During second period at my high school, I finally find the courage to reopen the dashboard of this blog and attempt to re-discover that love of writing I have learned to have over the course of my trip (after finishing my scientific paper of course). I should blog more often… There is always a multitude to write about; like life, most of the thoughts that fill my head are random and therefore plentiful. But I never know if it is something that interests others. When put next to the posts about our travels and the beautiful places and people my family has seen, stress about various school projects seem inadequate and petty. Maybe I should put that notion aside and write about anything and everything for myself. There is a certain satisfaction that is solely derived from the pressing of the blue button with which Wordpress provides me. “Publish.”

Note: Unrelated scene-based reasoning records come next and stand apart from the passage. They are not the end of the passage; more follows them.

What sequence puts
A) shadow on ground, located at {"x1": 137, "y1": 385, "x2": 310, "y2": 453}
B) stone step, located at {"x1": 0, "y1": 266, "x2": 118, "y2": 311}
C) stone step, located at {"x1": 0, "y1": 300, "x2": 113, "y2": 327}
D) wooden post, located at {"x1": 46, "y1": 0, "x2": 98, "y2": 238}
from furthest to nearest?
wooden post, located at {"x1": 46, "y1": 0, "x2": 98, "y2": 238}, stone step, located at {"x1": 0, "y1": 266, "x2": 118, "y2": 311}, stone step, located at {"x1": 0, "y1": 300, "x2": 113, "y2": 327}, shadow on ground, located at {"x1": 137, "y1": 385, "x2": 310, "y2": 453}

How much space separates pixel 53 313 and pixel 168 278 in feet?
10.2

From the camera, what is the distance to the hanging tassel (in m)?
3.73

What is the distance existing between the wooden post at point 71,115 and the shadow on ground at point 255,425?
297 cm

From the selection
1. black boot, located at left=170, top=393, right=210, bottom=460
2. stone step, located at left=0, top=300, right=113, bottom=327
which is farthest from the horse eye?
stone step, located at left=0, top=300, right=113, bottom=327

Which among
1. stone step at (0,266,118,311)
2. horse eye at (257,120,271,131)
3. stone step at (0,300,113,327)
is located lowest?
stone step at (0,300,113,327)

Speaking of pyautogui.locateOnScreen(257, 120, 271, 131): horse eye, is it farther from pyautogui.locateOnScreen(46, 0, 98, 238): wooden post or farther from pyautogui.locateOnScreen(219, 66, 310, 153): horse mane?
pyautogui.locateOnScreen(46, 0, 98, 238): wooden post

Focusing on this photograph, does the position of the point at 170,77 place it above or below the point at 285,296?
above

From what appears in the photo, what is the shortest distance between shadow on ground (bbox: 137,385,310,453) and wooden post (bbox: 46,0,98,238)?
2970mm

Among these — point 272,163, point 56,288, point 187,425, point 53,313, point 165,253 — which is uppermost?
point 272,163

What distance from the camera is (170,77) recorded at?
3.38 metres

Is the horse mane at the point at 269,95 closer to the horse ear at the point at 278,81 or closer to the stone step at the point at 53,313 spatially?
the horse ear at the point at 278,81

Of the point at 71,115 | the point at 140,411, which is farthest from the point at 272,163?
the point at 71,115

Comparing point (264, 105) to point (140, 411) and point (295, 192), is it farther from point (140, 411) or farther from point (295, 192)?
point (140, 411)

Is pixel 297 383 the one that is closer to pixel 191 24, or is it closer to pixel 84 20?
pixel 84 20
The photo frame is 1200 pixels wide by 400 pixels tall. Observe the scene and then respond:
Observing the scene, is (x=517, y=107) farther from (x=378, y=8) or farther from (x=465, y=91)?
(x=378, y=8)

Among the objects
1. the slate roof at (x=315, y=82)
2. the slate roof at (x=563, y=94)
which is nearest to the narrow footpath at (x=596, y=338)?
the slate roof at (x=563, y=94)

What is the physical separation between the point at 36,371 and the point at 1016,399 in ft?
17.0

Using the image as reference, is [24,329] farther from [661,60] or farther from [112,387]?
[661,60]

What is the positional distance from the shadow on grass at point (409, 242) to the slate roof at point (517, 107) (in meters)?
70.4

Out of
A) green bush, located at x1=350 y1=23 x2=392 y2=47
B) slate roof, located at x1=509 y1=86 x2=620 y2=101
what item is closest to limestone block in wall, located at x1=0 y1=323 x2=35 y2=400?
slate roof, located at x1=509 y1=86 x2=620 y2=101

Among the latest things that are on my mind, our imminent move to Berlin (Take Two) is first and foremost. Tickets are booked for June 3rd, 2013 and the container ship has already stolen away all of our earthly possesions. My apartment smells the same way it did before we moved in. In fact, I’m pretty sure a smell should be assigned to the smell of an empty house. It is both reminiscent, nostalgic, and purely sad, with an air of excitement and new beginnings. It smells like the closing of a door just as another one is opening.
Now more than ever I appreciate the luck that has befallen me here in Chicago. The IB education has proven to be enlightening and influencial and has made my prespective on learning and literature change tremendously. The teachers have been immensely supportive. I have found a new family here with kids that are so different from each other and yet all get along. I will miss them more than anything and this time around, I am truly leaving more than I thought I would ever have.
Providing me with their true friendship, I’ve received so much support from everyone and I know that those I have truly bonded with I will continue to be in touch with. I don’t worry too much about finding friends in Berlin. A good friend who spent a couple of years in Berlin informed me that although the people there aren’t as warm, once they are friends they are family. I guess I will have two families now.
As my last day of school progresses (I am writing during second period once more), I continually remind myeself that although this move is a new beginning, it is not the end to this.